Linux command
streambed 命令
网络
需要网络或远程资源。
常用示例
Sync
streambed sync --source-url=[postgres://user:pass@host:5432/db] --s3-bucket=[bucket] --s3-endpoint=[https://s3] --s3-prefix=[path] --query-addr=:5433
Backfill
streambed resync --source-url=[postgres://...] --s3-bucket=[bucket] --s3-prefix=[path]
Serve queries
streambed query --s3-bucket=[bucket] --s3-prefix=[path] --query-addr=:5433
Delete
streambed cleanup --s3-bucket=[bucket] --s3-prefix=[path] --table=[name]
Inspect
streambed sync --help
说明
streambed is a change data capture (CDC) tool written in Go. It tails the PostgreSQL write-ahead log using logical replication, writes the resulting changes as Parquet files to S3, and commits Apache Iceberg metadata so the data is queryable as a versioned analytical table. The `sync` subcommand runs as a long-lived daemon and can optionally expose a query endpoint compatible with the PostgreSQL wire protocol, so existing Postgres clients can read Iceberg tables without changes. `resync` performs a one-shot backfill under a consistent snapshot using `COPY`. `query` runs the wire-protocol server alone against tables that were already populated. `cleanup` deletes S3 objects and tracking state for a given table. Streambed targets the use case of offloading analytical workloads from a production Postgres instance to an Iceberg-on-S3 lakehouse while still letting tools that speak the Postgres protocol query the result.
参数
- sync
- Stream WAL changes, write Iceberg, optionally serve queries.
- resync
- One-shot backfill via `COPY` under a consistent snapshot.
- query
- Postgres-wire query server for existing Iceberg tables.
- cleanup
- Delete S3 objects and state for a table.
- --source-url _URL_
- Postgres connection string (or `STREAMBED_SOURCE_URL`).
- --s3-bucket _NAME_
- Destination S3 bucket (or `STREAMBED_S3_BUCKET`).
- --s3-endpoint _URL_
- S3 endpoint (use MinIO or other S3-compatible storage).
- --s3-prefix _PATH_
- Key prefix within the bucket.
- --query-addr _HOST:PORT_
- Bind address for the Postgres-wire query server.
FAQ
What is the streambed command used for?
streambed is a change data capture (CDC) tool written in Go. It tails the PostgreSQL write-ahead log using logical replication, writes the resulting changes as Parquet files to S3, and commits Apache Iceberg metadata so the data is queryable as a versioned analytical table. The `sync` subcommand runs as a long-lived daemon and can optionally expose a query endpoint compatible with the PostgreSQL wire protocol, so existing Postgres clients can read Iceberg tables without changes. `resync` performs a one-shot backfill under a consistent snapshot using `COPY`. `query` runs the wire-protocol server alone against tables that were already populated. `cleanup` deletes S3 objects and tracking state for a given table. Streambed targets the use case of offloading analytical workloads from a production Postgres instance to an Iceberg-on-S3 lakehouse while still letting tools that speak the Postgres protocol query the result.

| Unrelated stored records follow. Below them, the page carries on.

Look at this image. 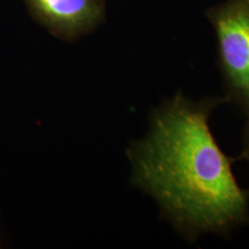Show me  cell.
Masks as SVG:
<instances>
[{
  "label": "cell",
  "instance_id": "277c9868",
  "mask_svg": "<svg viewBox=\"0 0 249 249\" xmlns=\"http://www.w3.org/2000/svg\"><path fill=\"white\" fill-rule=\"evenodd\" d=\"M241 157L249 163V116L247 117V123H246V127H245V130H244Z\"/></svg>",
  "mask_w": 249,
  "mask_h": 249
},
{
  "label": "cell",
  "instance_id": "6da1fadb",
  "mask_svg": "<svg viewBox=\"0 0 249 249\" xmlns=\"http://www.w3.org/2000/svg\"><path fill=\"white\" fill-rule=\"evenodd\" d=\"M222 102L176 93L152 112L147 134L127 149L132 182L191 240L249 224V192L239 186L209 126Z\"/></svg>",
  "mask_w": 249,
  "mask_h": 249
},
{
  "label": "cell",
  "instance_id": "7a4b0ae2",
  "mask_svg": "<svg viewBox=\"0 0 249 249\" xmlns=\"http://www.w3.org/2000/svg\"><path fill=\"white\" fill-rule=\"evenodd\" d=\"M217 39L226 97L249 116V0H225L207 12Z\"/></svg>",
  "mask_w": 249,
  "mask_h": 249
},
{
  "label": "cell",
  "instance_id": "3957f363",
  "mask_svg": "<svg viewBox=\"0 0 249 249\" xmlns=\"http://www.w3.org/2000/svg\"><path fill=\"white\" fill-rule=\"evenodd\" d=\"M33 18L52 35L73 42L105 20V0H24Z\"/></svg>",
  "mask_w": 249,
  "mask_h": 249
}]
</instances>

How do I run a basic streambed example?
Run `streambed sync --source-url=[postgres://user:pass@host:5432/db] --s3-bucket=[bucket] --s3-endpoint=[https://s3] --s3-prefix=[path] --query-addr=:5433` in a terminal, then adjust file names, paths, flags, or remote targets for your system.
What does sync do in streambed?
Stream WAL changes, write Iceberg, optionally serve queries.